HANIFAH (II)



HANIFAH (II)

Oleh: M. Irfan Luthfi


            Setelah Hanifah dan kekasihnya bertemu di stasiun. –kala itu. Kini, kekasihnya mendapatkaan sebuah pekerjaan baru dari atasannya untuk mengawal berita penerbangan kemerdekaan dari Jakarta ke Yogyakarta. Menurut kabar yang ia terima, penerbangan itu adalah penerbangan yang paling berbahaya yang pernah dilakukan, karena dilakukan ketika Belanda masih menguasai udara Indonesia. Namun, penerbangan itu harus dilakukan, karena mengingat tentara – tentara kemerdekaan RI yang mulai membutuhkan stok bantuan logistik dan obat – obatan dari pusat. Dan kala itu, Hanifah dan kekasihnya yang baru saja menikah merasa berat menerima surat dari atasannya itu. Terhitung belum ada satu minggu sejak pernikahan mereka yang sederhana di sebuah desa kecil di Yogyakarta. Surat itu sebenarnya sudah dikirimkan dari pusat sejak tiga hari yang lalu, namun baru tiba di hadapan mereka berdua hari ini. Surat itupun baru tiba setelah melalui perjalanan yang panjang, dari pusatnya di Jakarta. Melalui portir yang ada saat itu, membutuhkan waktu kurang lebih tiga hari lamanya agar surat itu dapat tiba di hadapan mereka seperti saat ini.

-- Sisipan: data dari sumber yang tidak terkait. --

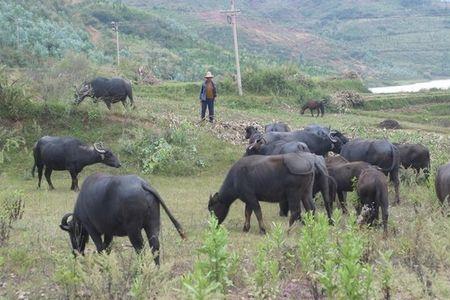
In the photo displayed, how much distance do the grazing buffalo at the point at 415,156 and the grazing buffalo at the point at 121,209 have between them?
968 centimetres

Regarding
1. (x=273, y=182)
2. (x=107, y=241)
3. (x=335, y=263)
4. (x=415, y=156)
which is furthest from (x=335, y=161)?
A: (x=335, y=263)

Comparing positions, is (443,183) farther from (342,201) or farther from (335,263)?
(335,263)

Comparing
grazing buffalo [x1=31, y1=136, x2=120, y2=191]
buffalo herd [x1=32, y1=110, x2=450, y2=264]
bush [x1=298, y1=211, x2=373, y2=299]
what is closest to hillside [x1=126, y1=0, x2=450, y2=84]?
buffalo herd [x1=32, y1=110, x2=450, y2=264]

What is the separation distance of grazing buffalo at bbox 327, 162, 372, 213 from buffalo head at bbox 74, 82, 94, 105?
9888 mm

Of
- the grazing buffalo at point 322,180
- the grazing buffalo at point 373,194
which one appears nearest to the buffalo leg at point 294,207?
the grazing buffalo at point 322,180

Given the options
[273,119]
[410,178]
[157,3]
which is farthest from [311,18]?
[410,178]

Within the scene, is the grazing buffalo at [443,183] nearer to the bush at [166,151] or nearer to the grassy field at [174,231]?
the grassy field at [174,231]

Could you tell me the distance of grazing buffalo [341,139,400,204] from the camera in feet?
47.8

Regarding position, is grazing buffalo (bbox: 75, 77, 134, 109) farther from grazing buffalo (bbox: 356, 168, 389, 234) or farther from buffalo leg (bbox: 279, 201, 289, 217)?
grazing buffalo (bbox: 356, 168, 389, 234)

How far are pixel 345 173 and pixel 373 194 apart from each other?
1.77 meters

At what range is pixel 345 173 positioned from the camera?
41.8 feet

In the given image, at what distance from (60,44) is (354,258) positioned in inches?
1739

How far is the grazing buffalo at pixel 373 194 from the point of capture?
10797 millimetres

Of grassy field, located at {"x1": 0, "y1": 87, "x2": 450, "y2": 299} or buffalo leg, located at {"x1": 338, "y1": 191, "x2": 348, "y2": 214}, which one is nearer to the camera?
grassy field, located at {"x1": 0, "y1": 87, "x2": 450, "y2": 299}
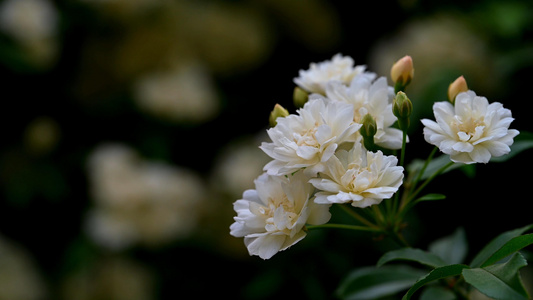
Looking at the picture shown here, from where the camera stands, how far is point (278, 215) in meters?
0.49

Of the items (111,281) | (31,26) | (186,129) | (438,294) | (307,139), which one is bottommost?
(438,294)

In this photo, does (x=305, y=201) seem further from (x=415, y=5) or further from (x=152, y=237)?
(x=415, y=5)

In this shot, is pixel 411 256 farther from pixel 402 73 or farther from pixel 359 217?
pixel 402 73

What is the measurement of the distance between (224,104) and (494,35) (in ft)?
2.51

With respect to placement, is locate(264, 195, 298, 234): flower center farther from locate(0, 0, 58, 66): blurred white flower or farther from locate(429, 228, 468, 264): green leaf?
locate(0, 0, 58, 66): blurred white flower

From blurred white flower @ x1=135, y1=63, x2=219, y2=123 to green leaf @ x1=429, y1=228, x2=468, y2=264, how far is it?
35.6 inches

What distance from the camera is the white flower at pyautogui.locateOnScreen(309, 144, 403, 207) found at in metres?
0.47

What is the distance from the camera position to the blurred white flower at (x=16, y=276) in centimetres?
137

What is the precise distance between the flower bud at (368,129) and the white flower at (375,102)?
0.03 m

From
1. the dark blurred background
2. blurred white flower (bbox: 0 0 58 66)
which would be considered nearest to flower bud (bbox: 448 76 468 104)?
the dark blurred background

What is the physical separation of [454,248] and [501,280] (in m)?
0.29

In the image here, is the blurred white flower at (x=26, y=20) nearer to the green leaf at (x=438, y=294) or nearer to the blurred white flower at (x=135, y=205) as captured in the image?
the blurred white flower at (x=135, y=205)

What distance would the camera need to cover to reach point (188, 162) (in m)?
1.66

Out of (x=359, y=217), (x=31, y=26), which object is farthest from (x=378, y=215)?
(x=31, y=26)
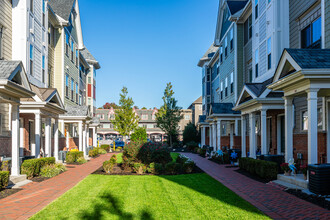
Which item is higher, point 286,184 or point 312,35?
point 312,35

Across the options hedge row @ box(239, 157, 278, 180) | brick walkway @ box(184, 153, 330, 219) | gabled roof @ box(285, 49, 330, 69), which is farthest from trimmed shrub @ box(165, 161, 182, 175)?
gabled roof @ box(285, 49, 330, 69)

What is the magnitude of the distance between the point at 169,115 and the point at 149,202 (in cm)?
3945

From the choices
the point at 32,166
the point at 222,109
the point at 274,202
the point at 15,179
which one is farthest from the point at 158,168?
the point at 222,109

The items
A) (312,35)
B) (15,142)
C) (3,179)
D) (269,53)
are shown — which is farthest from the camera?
(269,53)

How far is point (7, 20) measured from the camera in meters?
16.4

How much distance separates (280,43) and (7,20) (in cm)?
1437

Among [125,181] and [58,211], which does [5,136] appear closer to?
[125,181]

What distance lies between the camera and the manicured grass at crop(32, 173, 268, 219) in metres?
7.62

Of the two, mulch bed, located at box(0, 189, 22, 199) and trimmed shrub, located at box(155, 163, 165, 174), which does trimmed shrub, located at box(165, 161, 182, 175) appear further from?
mulch bed, located at box(0, 189, 22, 199)

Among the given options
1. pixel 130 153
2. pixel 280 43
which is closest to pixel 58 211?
pixel 130 153

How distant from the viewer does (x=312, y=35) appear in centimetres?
1434

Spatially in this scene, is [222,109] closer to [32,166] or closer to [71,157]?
[71,157]

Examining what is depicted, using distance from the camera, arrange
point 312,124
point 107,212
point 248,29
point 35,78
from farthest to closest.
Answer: point 248,29, point 35,78, point 312,124, point 107,212

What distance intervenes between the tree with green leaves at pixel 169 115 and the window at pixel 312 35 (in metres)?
33.6
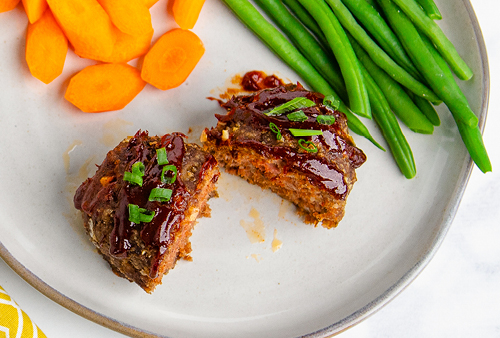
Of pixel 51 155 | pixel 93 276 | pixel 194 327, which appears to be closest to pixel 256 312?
pixel 194 327

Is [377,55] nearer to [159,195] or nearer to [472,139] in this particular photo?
[472,139]

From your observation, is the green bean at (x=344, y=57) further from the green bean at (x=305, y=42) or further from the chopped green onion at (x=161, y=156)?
the chopped green onion at (x=161, y=156)

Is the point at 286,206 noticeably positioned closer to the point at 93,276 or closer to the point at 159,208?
the point at 159,208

            “Mas., surat dari pusat lagi...?” Tanya Hanifah sembari terbangun dari tidurnya. Ia terbangun karena suami yang sangat ia cintai terbangun.
           
“Iyaa, dik., surat dari pusat lagi ini.., dan Aku tidak akan menerima surat ini...” jawab suaminya selepas membaca beberapa baris dari surat itu.
           
“Mengapa tidak kau terima surat itu, mas...? bukankah itu pekerjaan untuk mu, Mas...?” Tanya Hanifah lagi.

“Meski ini adalah surat untuk sebuah pekerjaan, tetapi pekerjaan ini mengharuskan Aku untuk pergi meninggalkanmu beberapa hari, Sayaang.., dan Aku tidak mau melakukan hal itu...” Jawab Suaminya dengan nada berat.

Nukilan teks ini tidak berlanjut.